▶ _HOW TO COMPLETE THIS TASK_
Can you sum up the forum excerpt on arm64 multi-CPU startup code in two sentences?

▶ _EXCERPT TO READ_
There is is, let's take a look :-)

ifeq ($(CONFIG_SMP),y)
CMN_CSRCS += arm64_cpuidlestack.c arm64_cpustart.c
CMN_CSRCS += arm64_smpcall.c
endif

If we look at

/****************************************************************************
* Public Functions
****************************************************************************/
/****************************************************************************
* Name: up_cpu_start
*
* Description:
* In an SMP configuration, only one CPU is initially active (CPU 0).
* System initialization occurs on that single thread. At the completion of
* the initialization of the OS, just before beginning normal multitasking,
* the additional CPUs would be started by calling this function.
*
* Each CPU is provided the entry point to its IDLE task when started. A
* TCB for each CPU's IDLE task has been initialized and placed in the
* CPU's g_assignedtasks[cpu] list. No stack has been allocated or
* initialized.
*
* The OS initialization logic calls this function repeatedly until each
* CPU has been started, 1 through (CONFIG_SMP_NCPUS-1).
*
* Input Parameters:
* cpu - The index of the CPU being started. This will be a numeric
* value in the range of one to (CONFIG_SMP_NCPUS-1).
* (CPU 0 is already active)
*
* Returned Value:
* Zero on success; a negated errno value on failure.
*
****************************************************************************/
int up_cpu_start(int cpu)
{
DEBUGASSERT(cpu >= 0 && cpu < CONFIG_SMP_NCPUS && cpu != this_cpu());
#ifdef CONFIG_SCHED_INSTRUMENTATION
/* Notify of the start event */
sched_note_cpu_start(this_task(), cpu);
#endif
#ifdef CONFIG_SMP
uint32_t *address = &g_smp_busy_wait_flag;
*address = 1;
up_flush_dcache((uintptr_t)address, (uintptr_t)address + sizeof(address));
#endif
arm64_start_cpu(cpu);
return 0;
}
/* the C entry of secondary cores */
void arm64_boot_secondary_c_routine(void)
{
#ifdef CONFIG_ARCH_HAVE_MPU
arm64_mpu_init(false);
#endif
#ifdef CONFIG_ARCH_HAVE_MMU
arm64_mmu_init(false);
#endif
/* We need to confirm that current_task has been initialized. */
while (!current_task(this_cpu()));
/* Init idle task to percpu reg */
up_update_task(current_task(this_cpu()));
arm64_gic_secondary_init();
arm64_timer_secondary_init();
arm64_smp_init_top();
}

and search who is using up_cpu_start(int cpu) we have:

  • Information from arch/sim information that up_cpu_idlestack() is called before up_cpu_start() but this probably already in the code

    /****************************************************************************
    * Name: up_cpu_idlestack
    *
    * Description:
    * Allocate a stack for the CPU[n] IDLE task (n > 0) if appropriate and
    * setup up stack-related information in the IDLE task's TCB. This
    * function is always called before up_cpu_start(). This function is
    * only called for the CPU's initial IDLE task; up_create_task is used for
    * all normal tasks, pthreads, and kernel threads for all CPUs.

▶ _SOURCE DATA_
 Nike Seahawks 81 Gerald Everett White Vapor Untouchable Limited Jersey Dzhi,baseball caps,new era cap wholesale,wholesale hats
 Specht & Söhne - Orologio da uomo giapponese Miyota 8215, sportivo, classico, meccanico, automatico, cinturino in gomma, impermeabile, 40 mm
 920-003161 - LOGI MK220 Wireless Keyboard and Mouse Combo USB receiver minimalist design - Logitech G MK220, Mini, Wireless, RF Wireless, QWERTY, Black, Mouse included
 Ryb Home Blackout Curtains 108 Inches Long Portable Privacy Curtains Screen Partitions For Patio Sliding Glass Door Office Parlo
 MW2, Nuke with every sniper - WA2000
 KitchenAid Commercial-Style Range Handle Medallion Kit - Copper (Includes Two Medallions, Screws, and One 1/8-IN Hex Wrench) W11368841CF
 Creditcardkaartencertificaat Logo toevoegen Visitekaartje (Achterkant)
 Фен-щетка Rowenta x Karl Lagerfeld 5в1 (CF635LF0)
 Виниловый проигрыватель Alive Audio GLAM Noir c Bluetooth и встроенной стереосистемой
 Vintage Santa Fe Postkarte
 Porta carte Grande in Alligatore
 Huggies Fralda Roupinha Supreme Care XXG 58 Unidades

▶ _SOLUTION FOR THIS EXERCISE_
When CONFIG_SMP is enabled, the build adds arm64_cpuidlestack.c, arm64_cpustart.c and arm64_smpcall.c. After CPU 0 finishes initializing the OS, up_cpu_start() starts each additional CPU, 1 through CONFIG_SMP_NCPUS-1, and arm64_boot_secondary_c_routine() serves as the C entry for those secondary cores, while up_cpu_idlestack(), which allocates the stack for a secondary CPU's IDLE task, is always called before up_cpu_start().